What to do: Render the stretch of the rows below that opens with the line containing "How far away" and runs through the end of the rows as a Markdown table with the columns Number and Text, one line per table entry and blank lines skipped. Leave the pictures out of the answer.

Stored records:

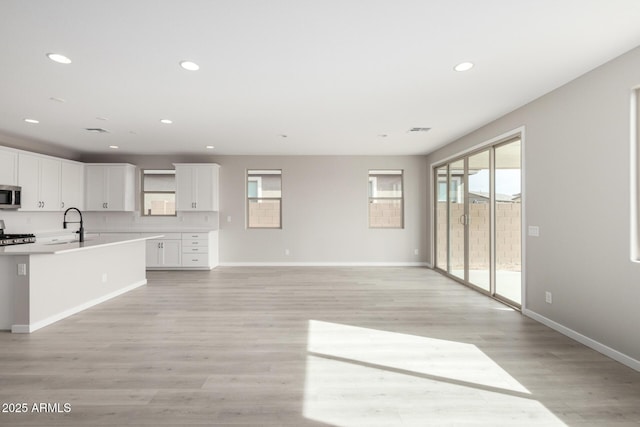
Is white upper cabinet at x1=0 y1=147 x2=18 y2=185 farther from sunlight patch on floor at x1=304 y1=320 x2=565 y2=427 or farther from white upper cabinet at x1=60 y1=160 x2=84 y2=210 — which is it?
sunlight patch on floor at x1=304 y1=320 x2=565 y2=427

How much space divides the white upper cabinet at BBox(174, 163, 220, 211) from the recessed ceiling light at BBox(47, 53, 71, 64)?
13.2 feet

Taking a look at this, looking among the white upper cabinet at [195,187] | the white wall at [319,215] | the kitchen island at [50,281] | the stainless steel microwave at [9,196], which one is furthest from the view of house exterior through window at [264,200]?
the stainless steel microwave at [9,196]

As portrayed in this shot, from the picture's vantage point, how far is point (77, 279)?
152 inches

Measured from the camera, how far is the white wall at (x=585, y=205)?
2.52 m

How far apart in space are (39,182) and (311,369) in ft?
19.9

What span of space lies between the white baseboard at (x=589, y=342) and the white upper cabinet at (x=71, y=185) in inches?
318

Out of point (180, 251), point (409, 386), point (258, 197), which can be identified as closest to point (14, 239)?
point (180, 251)

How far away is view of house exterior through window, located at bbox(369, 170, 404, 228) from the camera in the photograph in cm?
724

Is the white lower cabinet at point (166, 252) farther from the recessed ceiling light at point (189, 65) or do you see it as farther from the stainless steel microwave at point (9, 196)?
the recessed ceiling light at point (189, 65)

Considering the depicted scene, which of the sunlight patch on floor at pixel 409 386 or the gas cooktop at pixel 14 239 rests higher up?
the gas cooktop at pixel 14 239

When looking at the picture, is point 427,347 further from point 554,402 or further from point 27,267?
point 27,267

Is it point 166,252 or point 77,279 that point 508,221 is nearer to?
point 77,279

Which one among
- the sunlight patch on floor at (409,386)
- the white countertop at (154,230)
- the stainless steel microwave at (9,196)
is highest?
the stainless steel microwave at (9,196)

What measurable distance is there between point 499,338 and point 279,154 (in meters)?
5.41
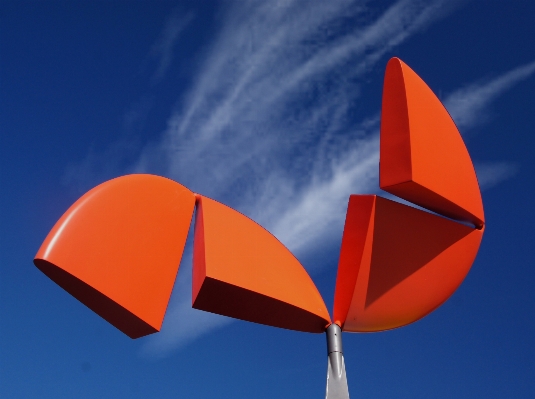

Written solution:
| Number | Text |
|---|---|
| 1 | How far away is view of house exterior through window, located at bbox(369, 170, 404, 228) from the camera in the photograph in cm? |
| 2 | 724 |
| 3 | Is the white lower cabinet at point (166, 252) farther from the recessed ceiling light at point (189, 65) or do you see it as farther from the stainless steel microwave at point (9, 196)? |
| 4 | the recessed ceiling light at point (189, 65) |
| 5 | Considering the depicted scene, which of the sunlight patch on floor at pixel 409 386 or the gas cooktop at pixel 14 239 rests higher up? |
| 6 | the gas cooktop at pixel 14 239 |
| 7 | When looking at the picture, is point 427,347 further from point 554,402 or further from point 27,267? |
| 8 | point 27,267 |
| 9 | Is it point 166,252 or point 77,279 that point 508,221 is nearer to? |
| 10 | point 77,279 |
| 11 | Which one among |
| 12 | - the sunlight patch on floor at (409,386) |
| 13 | - the white countertop at (154,230) |
| 14 | - the stainless steel microwave at (9,196) |
| 15 | is highest? |
| 16 | the stainless steel microwave at (9,196) |
| 17 | What measurable distance is there between point 499,338 and point 279,154 (in meters)? |
| 18 | 5.41 |